Robot-assisted Fenestrated Endovascular Aortic Repair (FEVAR) is currently navigated by 2D fluoroscopy which is insufficiently informative. Previously, a semi-automatic 3D shape instantiation method was developed to instantiate the 3D shape of a main, deployed, and fenestrated stent graft from a single fluoroscopy projection in real-time, which could help 3D FEVAR navigation and robotic path planning.

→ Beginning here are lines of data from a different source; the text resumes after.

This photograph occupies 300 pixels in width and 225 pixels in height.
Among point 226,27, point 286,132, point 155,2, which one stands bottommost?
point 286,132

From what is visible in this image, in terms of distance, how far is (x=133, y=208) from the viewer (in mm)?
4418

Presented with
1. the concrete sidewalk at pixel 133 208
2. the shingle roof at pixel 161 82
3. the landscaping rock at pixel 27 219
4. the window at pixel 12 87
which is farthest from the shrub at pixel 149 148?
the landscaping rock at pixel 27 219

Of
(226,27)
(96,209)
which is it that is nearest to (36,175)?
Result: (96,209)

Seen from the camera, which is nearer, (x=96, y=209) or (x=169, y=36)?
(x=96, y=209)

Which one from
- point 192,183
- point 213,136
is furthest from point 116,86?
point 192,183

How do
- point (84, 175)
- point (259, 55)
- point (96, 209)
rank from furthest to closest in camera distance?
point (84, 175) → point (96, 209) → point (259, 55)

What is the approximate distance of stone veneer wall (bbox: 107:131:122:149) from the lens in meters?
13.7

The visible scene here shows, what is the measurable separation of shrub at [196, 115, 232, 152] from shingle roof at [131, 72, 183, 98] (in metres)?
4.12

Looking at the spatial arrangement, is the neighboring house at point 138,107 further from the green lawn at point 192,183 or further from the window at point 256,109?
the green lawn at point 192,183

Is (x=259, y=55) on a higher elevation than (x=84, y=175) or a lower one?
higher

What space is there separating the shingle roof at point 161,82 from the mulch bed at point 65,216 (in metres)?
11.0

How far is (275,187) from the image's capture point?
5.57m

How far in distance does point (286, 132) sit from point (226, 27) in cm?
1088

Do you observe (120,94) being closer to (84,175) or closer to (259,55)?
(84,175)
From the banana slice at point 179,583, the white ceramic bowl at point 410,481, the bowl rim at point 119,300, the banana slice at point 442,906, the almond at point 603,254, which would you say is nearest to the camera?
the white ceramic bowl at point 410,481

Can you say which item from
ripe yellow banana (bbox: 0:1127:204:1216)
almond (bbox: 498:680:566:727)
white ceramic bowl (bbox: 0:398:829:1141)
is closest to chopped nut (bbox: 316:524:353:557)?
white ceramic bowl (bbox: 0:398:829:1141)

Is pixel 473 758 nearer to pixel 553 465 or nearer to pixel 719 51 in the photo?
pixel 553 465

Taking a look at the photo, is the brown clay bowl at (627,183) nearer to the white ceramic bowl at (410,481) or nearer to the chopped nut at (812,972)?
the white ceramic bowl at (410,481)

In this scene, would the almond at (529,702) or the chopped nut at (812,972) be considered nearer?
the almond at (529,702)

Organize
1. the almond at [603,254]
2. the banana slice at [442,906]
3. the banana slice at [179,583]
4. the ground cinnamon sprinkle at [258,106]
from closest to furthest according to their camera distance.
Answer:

This proposed semi-automatic method was based on the Robust Perspective-5-Point (RP5P) method, graft gap interpolation and semi-automatic multiple-class marker center determination. In this paper, an automatic 3D shape instantiation could be achieved by automatic multiple-class marker segmentation and hence automatic multiple-class marker center determination. Firstly, the markers were designed into five different shapes. Then, Equally-weighted Focal U-Net was proposed to segment the fluoroscopy projections of customized markers into five classes and hence to determine the marker centers. The proposed Equally-weighted Focal U-Net utilized U-Net as the network architecture, equally-weighted loss function for initial marker segmentation, and then equally-weighted focal loss function for improving the initial marker segmentation. This proposed network outperformed traditional Weighted U-Net on the class-imbalance segmentation in this paper with reducing one hyper-parameter - the weight. An overall mean Intersection over Union (mIoU) of 0.6943 was achieved on 78 testing images, where 81.01% markers were segmented with a center position error <1.6mm. Comparable accuracy of 3D shape instantiation was also achieved and stated. The data, trained models and TensorFlow codes are available on-line.